**Document segment**

--- Start ---

Letter written on school notepaper

Walt Schaffer has kindly made a copy of a letter written by Ephraim Frost, believed to be the school caretaker or "keeper". The letter was written in 1859 on headed notepaper. A transcription is shown below.

Walt writes:

"This letter has been in my mother's family since its writing, but no one for the last 3 generations had known how Ephraim was connected to the family. Last year some folks on the Rootsweb Liverpool Forum had helped me to make the connection to my Seddon line. Ephraim's mother was Sarah Seddon and Ephraim was a first cousin to my great grandfather, Samuel Seddon."

--- End ---

**Records shown**

--- Start ---

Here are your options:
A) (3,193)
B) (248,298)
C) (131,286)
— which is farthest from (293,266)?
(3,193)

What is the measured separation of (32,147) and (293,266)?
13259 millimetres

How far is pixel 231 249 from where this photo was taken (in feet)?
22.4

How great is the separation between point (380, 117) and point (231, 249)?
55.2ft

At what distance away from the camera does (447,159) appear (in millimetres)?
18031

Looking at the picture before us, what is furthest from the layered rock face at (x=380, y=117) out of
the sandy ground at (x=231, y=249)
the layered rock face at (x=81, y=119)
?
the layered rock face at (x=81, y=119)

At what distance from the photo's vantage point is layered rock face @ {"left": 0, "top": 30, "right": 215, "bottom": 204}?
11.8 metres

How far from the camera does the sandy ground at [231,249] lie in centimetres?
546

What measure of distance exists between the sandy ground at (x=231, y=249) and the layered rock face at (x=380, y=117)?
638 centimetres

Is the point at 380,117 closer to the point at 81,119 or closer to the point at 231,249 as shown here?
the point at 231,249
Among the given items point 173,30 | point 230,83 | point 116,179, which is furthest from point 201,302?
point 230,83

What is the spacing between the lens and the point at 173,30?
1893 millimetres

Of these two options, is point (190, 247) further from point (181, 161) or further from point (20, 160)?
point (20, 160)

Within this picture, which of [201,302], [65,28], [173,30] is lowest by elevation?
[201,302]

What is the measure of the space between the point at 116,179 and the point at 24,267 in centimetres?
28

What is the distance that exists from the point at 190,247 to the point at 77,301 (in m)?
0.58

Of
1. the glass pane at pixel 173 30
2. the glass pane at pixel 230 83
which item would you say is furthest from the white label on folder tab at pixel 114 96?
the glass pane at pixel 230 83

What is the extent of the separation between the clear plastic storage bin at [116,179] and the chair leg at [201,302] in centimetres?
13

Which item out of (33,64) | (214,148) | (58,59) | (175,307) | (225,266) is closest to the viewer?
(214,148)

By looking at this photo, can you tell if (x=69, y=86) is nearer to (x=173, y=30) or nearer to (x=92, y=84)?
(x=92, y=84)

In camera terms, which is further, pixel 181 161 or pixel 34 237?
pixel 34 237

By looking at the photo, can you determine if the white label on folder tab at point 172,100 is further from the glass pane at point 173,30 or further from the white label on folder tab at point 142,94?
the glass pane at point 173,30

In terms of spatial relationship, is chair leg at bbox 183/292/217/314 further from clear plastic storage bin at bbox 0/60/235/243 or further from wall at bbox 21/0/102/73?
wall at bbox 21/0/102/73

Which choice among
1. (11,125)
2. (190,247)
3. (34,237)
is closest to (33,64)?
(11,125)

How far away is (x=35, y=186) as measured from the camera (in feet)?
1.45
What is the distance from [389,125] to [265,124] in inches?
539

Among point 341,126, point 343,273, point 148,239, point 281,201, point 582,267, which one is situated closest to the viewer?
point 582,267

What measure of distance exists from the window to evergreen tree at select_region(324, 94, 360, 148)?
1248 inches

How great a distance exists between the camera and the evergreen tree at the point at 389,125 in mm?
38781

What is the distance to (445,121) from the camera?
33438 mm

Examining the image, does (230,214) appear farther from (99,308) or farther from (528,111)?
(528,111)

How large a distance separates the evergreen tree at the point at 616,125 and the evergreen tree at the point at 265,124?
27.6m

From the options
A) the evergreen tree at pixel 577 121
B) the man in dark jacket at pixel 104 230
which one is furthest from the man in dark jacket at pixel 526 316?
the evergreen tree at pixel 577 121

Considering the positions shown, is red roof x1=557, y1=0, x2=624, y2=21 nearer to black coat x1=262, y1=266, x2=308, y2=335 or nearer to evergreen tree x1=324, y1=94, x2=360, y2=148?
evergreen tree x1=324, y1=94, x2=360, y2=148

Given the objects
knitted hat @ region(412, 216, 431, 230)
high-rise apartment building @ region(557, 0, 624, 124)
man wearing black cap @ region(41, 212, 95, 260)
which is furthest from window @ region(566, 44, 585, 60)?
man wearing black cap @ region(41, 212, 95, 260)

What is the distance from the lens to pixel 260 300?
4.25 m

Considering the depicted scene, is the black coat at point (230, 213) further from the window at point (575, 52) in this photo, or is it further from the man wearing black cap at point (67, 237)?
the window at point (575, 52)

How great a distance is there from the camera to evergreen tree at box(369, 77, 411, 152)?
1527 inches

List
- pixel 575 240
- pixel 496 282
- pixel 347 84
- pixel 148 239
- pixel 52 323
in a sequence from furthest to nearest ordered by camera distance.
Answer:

--- End ---

**Tasks and exercises**
(1) Repeat the part of the text about the Ephraim Frost letter starting with "Walt Schaffer has" and going on through "is shown below.".
(2) Answer these questions from the text about the Ephraim Frost letter:
(a) In what year was the letter written?
(b) What was the name of Ephraim's mother?
(c) On which forum did people help make the connection to the Seddon line?
The rows are separate material and have nothing to do with the text about the Ephraim Frost letter.

**Solutions to the exercise**
(1)
Walt Schaffer has kindly made a copy of a letter written by Ephraim Frost, believed to be the school caretaker or "keeper". The letter was written in 1859 on headed notepaper. A transcription is shown below.

(2)
(a) 1859
(b) Sarah Seddon
(c) The Rootsweb Liverpool Forum